Es geht darum, dass ein Kind, unabhängig von den Konflikten zwischen den Erwachsenen, ein Recht darauf hat, beide Elternteile zu sehen.

Seit wann gehen Sie auch ins Gefängnis?

Seit 2003. Zuerst sind wir nur mit je einem Kind während der normalen Besuchszeiten hingegangen. Doch seit 2005 haben wir am Samstag den Besuchsraum für uns alleine, wo wir einmal im Monat eine Stunde mit einer Gruppe von rund 15 Kindern verbringen. Die Kinder werden von einem Elternteil oder einer Aufsichtsperson vor das Gefängnis gebracht, und wir gehen mit den Kindern hinein. Wir haben eine Kiste mit Gesellschaftsspielen und Bastelsachen dabei, so dass jeder Inhaftierte sich im Besuchsraum mit seinem Kind beschäftigen kann.

Inwiefern reden Sie vorher mit den Kindern über das Gefängnis?

Zuerst bereiten wir das Kind in einem Gespräch auf den Besuch im Gefängnis vor. Falls das Kind noch nie dort war, machen wir einen ersten Besuch mit dem Kind alleine. Das Kind weiß dann ganz genau, dass der Vater oder die Mutter Sachen gemacht hat, die nicht in Ordnung waren und vom Gesetz mit einer Gefängnisstrafe sanktioniert wurden. Ich glaube, dass es für das Kind viel schädlicher ist, während dieser Trennungsphase überhaupt keinen Kontakt zum jeweiligen Elternteil zu haben, als regelmäßig ins Gefängnis zu gehen. Das Wichtigste für die Kinder ist ja nicht das Drumherum, sondern die Beziehung zum Gegenüber. Man sollte das Trauma der Trennung nicht verschlimmern. Schon Verhaftungen können extrem dramatisch ablaufen. Die Gefängnisstrafe führt zu finanziellen Einbussen für die Familien. Häufig ist der auf sich allein gestellte Elternteil extrem wütend. Die Kinder verstehen dann gar nicht, was los ist.

Mit welchen Problemen werden Sie noch konfrontiert?

Problematisch ist, dass im Gefängnis Leute sind, die teils recht jung und instabil sind. Die denken, der Service „Treff-Punkt“ sei eine Vereinigung, die ihnen das Kind auf dem Silbertablett bringt, auch wenn sie sich im Vorfeld kaum gekümmert haben. Diese Väter weisen wir explizit darauf hin, dass unser Engagement auch ein Engagement ihrerseits voraussetzt, und zwar auf längere Zeit.

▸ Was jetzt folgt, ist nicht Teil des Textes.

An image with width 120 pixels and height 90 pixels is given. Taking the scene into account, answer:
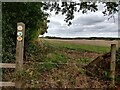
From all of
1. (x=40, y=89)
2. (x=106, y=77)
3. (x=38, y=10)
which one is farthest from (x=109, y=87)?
(x=38, y=10)

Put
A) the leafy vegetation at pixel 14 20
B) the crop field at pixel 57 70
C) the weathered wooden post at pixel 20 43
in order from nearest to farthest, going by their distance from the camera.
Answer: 1. the weathered wooden post at pixel 20 43
2. the crop field at pixel 57 70
3. the leafy vegetation at pixel 14 20

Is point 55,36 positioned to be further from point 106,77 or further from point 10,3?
point 106,77

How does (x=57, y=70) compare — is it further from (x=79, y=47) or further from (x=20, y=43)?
(x=79, y=47)

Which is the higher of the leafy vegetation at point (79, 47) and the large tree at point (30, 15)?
the large tree at point (30, 15)

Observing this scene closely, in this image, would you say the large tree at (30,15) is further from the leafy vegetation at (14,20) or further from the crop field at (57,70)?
the crop field at (57,70)

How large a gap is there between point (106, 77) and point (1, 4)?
3497 millimetres

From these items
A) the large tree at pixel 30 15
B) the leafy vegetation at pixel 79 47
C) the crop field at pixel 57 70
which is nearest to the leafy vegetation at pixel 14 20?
the large tree at pixel 30 15

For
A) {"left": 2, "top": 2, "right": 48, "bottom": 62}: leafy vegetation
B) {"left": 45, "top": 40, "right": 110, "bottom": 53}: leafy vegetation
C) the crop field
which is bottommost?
the crop field

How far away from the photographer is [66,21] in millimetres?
8547

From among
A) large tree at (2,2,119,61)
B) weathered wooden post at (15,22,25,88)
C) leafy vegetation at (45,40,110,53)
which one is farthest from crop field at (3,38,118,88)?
large tree at (2,2,119,61)

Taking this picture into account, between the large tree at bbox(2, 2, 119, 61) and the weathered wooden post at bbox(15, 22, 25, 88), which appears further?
the large tree at bbox(2, 2, 119, 61)

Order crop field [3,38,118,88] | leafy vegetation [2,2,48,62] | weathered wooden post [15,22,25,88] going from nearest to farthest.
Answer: weathered wooden post [15,22,25,88]
crop field [3,38,118,88]
leafy vegetation [2,2,48,62]

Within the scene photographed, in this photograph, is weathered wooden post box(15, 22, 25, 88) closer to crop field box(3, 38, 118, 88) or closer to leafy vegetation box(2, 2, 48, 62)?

Gibt es auch Fälle, wo ein Richter das Besuchsrecht untersagt?

Oft hängt das von der Straftat ab. Wir gehen auch nicht mit jedem Kind ins Gefängnis. Wenn ein Vater sein Kind missbraucht hat, oder, im schlimmsten Fall, der Vater die Mutter umgebracht hat, geht man in so eine Situation nicht blind hinein. Dann ist es wichtig, dass auch im Umfeld gearbeitet und die Frage gestellt wird, ob ein Besuch für die Kinder überhaupt wünschenswert ist.

Geschieht es nur aus Personalmangel, dass Sie so selten und mit größeren Gruppen ins Gefängnis gehen?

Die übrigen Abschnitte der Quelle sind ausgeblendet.